I like the fact that parts II, III and IV of the Star Trek cinematic canon pick up exactly where their predecessors left us, capturing the serial nature of the TV series, the sense of one ongoing adventure, and also the idea that it’s not just another excuse for an outing. Plus, with Kirk having officially moved on from captaining the Enterprise even before the beginning of the first film, it saves having to explain how he ended up in charge of the Enterprise over and over again.
Having said that, The Search for Spock suffers from the fact its only real purpose is to explain how Spock returns from the dead, and as such it lacks the scale of most other Star Trek outings. The absence of Spock himself, arguably the franchise’s best-loved character, in another problem. But fortunately this allows Leonard Nimoy to get behind the camera for some skilful directing, including some decent visual effects and a brilliant score.

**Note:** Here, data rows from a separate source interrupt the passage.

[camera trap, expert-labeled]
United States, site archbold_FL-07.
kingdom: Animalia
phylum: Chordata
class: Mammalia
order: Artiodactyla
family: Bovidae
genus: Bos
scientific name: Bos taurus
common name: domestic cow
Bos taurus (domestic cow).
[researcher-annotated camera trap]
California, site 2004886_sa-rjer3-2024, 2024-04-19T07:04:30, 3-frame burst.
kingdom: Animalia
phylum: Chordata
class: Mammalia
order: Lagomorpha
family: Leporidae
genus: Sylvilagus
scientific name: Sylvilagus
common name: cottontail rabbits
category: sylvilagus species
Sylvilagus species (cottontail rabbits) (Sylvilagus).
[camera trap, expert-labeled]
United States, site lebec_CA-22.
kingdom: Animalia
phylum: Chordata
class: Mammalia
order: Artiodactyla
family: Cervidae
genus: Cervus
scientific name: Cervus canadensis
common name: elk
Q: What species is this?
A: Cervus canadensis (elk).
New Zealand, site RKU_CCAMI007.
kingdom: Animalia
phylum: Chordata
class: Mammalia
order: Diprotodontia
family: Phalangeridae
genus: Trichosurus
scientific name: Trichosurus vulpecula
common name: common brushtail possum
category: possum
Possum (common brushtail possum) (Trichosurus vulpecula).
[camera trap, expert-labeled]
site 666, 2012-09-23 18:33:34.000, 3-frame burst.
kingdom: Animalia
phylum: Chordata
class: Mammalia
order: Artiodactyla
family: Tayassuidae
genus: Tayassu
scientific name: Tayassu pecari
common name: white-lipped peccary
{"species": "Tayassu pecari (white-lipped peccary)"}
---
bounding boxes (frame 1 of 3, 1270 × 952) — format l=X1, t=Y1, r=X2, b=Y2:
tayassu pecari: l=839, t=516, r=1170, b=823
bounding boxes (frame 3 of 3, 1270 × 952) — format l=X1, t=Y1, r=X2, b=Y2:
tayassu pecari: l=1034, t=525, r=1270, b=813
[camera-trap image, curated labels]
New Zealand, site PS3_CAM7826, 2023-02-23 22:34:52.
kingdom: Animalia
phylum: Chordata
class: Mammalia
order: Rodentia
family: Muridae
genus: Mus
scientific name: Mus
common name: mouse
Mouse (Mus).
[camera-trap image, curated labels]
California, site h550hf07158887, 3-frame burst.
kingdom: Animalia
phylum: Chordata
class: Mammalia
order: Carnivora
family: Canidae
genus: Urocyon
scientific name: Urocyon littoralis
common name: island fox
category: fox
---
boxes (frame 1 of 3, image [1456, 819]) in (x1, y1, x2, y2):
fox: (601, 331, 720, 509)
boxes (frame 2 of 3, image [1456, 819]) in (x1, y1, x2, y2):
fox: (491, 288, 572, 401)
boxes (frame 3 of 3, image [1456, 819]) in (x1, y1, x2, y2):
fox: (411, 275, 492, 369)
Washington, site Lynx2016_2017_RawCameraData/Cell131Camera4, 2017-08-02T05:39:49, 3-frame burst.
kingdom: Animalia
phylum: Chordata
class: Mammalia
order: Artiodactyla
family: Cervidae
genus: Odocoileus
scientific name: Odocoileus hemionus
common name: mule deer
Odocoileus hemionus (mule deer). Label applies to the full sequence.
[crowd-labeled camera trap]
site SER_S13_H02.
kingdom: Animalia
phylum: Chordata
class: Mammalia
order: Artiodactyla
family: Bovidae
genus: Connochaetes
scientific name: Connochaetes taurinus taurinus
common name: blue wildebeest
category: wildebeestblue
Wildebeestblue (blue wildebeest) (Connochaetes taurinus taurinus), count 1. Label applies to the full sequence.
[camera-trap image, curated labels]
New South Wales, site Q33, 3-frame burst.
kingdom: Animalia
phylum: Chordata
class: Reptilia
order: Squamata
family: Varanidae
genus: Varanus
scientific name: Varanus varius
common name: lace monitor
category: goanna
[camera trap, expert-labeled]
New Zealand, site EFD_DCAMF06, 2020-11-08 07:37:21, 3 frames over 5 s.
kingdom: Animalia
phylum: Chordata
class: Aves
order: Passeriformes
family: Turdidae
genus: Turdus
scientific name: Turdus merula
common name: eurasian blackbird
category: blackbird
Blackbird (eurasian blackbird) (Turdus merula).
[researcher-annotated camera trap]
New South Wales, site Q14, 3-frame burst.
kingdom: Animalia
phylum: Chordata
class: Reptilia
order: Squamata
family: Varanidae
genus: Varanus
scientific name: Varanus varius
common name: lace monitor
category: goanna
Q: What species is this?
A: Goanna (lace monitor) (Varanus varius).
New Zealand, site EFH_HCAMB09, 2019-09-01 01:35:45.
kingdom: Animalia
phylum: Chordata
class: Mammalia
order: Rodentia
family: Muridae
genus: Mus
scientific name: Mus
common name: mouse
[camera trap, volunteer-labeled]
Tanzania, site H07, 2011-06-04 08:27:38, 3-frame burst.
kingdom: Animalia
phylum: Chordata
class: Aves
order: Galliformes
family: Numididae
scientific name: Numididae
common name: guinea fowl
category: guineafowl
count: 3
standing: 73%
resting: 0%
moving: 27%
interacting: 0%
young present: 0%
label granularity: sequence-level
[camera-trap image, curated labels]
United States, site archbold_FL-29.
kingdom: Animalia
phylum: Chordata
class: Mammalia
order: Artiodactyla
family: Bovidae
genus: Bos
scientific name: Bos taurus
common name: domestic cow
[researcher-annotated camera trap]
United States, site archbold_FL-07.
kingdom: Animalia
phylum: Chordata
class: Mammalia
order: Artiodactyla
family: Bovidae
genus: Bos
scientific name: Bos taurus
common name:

Thematically it’s a reversal of Wrath of Kahn, going from the needs of many outweighing the needs of one, to the needs of one coming above all else. It goes from a vast, flourishing life coming from one person’s sacrifice, to a single life born of large-scale destruction. This is an interesting approach, and one that was repeated by Christopher Nolan in the latter two parts of his Dark Knight trilogy. It’s a sign of a franchise that is prepared to continually challenge its audience, although those who were argued round to the philosophy of the first film may feel a little cheated. It makes sense, though, that the philosophy of Spock would be absent from this film, and we can look and the results of actions in Wrath of Kahn and the Search for Spock and decide for ourselves which approach makes more sense.
It’s one of the more serious and sentimental films of the series, but if you’re invested in the characters there’s plenty to enjoy.